Si pour plus de la moitié des participants (57%), la décision a été facile à prendre, choisir « l’arrêt de conservation » a été significativement plus difficile que de choisir le don à la recherche ou à un autre couple (p=0,001). En effet, 85% des personnes ayant sélectionné «l’accueil d’embryon » disent que ce choix a été facile mais ce n’est plus le cas  que pour 54% de celles qui s’orientent vers « l’arrêt de conservation ». Choisir la destruction est pour la plupart une décision  contrainte, guidée par le refus de donner ses embryons aussi bien à la recherche qu’à un autre couple. En revanche, les personnes ayant opté en faveur de la « recherche » ou de « l’accueil d’embryon », expriment fortement un concept de solidarité qui facilite probablement ces choix pouvant être vu comme positifs. Ils peuvent ainsi aider d’autres couples infertiles ou contribuer aux avancées de la science.
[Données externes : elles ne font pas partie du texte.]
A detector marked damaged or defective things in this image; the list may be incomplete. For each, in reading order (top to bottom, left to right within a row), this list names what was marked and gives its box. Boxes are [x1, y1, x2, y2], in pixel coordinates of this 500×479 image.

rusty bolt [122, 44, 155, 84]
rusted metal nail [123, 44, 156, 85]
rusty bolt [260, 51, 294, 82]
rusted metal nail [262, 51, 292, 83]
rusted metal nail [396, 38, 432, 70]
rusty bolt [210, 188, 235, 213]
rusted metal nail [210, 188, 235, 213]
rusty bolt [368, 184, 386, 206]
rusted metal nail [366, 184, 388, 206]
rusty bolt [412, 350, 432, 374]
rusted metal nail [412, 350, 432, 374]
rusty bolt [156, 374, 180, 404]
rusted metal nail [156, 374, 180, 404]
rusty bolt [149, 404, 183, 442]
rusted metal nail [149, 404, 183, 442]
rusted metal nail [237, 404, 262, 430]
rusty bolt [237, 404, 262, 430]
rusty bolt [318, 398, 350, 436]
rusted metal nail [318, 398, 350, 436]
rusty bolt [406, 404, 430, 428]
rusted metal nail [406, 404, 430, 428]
En France au 31 Décembre 2014, on était encore, pour 14 % des embryons cryoconservés dans les centres d’AMP,  sans nouvelles des couples géniteurs. Désinvestissement des couples vis à vis de leurs embryons congelés, choix impossible, désaccord au sein du couple quant à leur devenir,  manque d’information, moyen de laisser l’institution mettre fin elle-même à la conservation au terme du délai légal ?… Les hypothèses et les cas de figure sont multiples. Mieux informer les couples aux différentes étapes du processus d’AMP est indispensable, travailler sur la représentation imagée de l’embryon pourrait être un outil supplémentaire pour les accompagner et les aider dans leur réflexion.

Céline Bruno et Jacqueline Mandelbaum

Bibliographie

1 – C. Bruno, C. Dudkiewicz-Sibony, I. Berthaut, E.Weil, L. Brunet, C. Fortier, J. Pfeffer, C. Ravel, P. Fauque, E. Mathieu, JM. Antoine, J. Mandelbaum. Survey of 243 ART patients having made a final disposition about their surplus cryopreserved embryos: the crucial role of symbolic embryo representation. Human Reproduction, 2016, 31 (7): 1508-1514.